Option 5: Third-Party Synchronization Tools
In addition to the native options above, you can use common third-party synchronization tools from the community. These suit scenarios where you already have a synchronization platform or want to manage tasks through a visual interface:
FAQ
Q1: Which option should you choose for a one-time migration of a few MySQL tables to Doris?
Use Multi-Catalog. After creating a JDBC Catalog, run INSERT INTO or CTAS to complete the migration without any extra component.
Q2: How do you synchronize incremental data (including UPDATE / DELETE) from MySQL to Doris in real time?
Use Flink Doris Connector + Flink CDC and enable sink.enable-delete = true in the Doris Sink, or use the built-in Streaming Job in Doris for continuous synchronization.
Q3: How do you synchronize an entire MySQL database to Doris in one step?

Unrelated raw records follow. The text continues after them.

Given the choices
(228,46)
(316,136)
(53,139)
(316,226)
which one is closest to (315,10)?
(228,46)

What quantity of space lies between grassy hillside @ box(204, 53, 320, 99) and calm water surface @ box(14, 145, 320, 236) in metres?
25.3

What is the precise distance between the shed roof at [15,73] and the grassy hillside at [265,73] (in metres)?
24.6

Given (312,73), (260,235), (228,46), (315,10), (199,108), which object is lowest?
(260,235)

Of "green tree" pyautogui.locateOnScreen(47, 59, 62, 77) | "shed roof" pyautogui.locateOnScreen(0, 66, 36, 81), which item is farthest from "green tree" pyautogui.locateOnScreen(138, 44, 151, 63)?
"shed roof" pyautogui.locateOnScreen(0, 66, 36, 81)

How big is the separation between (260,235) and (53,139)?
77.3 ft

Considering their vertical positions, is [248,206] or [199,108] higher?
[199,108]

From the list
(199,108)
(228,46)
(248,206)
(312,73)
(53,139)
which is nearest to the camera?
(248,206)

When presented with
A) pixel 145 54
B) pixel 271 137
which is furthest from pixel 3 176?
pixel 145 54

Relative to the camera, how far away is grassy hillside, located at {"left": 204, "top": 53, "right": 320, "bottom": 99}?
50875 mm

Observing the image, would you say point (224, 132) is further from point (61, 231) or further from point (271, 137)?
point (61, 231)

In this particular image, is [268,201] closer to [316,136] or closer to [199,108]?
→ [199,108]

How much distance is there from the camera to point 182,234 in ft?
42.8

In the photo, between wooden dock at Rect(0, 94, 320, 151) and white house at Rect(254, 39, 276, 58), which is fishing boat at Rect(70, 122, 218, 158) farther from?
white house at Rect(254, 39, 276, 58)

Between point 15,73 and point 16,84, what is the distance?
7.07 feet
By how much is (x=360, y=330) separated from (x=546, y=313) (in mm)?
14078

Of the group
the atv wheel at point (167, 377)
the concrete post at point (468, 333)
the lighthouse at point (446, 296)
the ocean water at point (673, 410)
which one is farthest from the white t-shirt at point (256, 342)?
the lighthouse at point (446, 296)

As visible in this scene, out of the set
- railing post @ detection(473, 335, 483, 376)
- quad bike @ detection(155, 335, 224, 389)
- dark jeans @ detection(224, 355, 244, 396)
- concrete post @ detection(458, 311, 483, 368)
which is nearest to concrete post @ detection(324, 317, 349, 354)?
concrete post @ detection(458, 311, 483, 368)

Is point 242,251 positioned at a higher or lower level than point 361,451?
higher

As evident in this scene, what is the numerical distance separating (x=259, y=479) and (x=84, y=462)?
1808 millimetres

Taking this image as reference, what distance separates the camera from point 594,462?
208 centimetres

Use the mysql-sync-database whole-database sync feature in the Flink Doris Connector, or the multi-table synchronization capability of Streaming Job. Either option synchronizes both schema and data in one step.
Q4: Are Oracle, SQL Server, and PostgreSQL also supported as source databases?
Yes. Multi-Catalog and the Flink / Spark Connectors support TP databases such as Oracle, SQL Server, and PostgreSQL through their respective JDBC drivers. Streaming Job currently supports MySQL and PostgreSQL.
Q5: How do you specify the replication count for the Doris table during migration?
Specify PROPERTIES('replication_num' = 'N') in the CTAS statement, or pass --table-conf replication_num=N in the Flink whole-database sync command.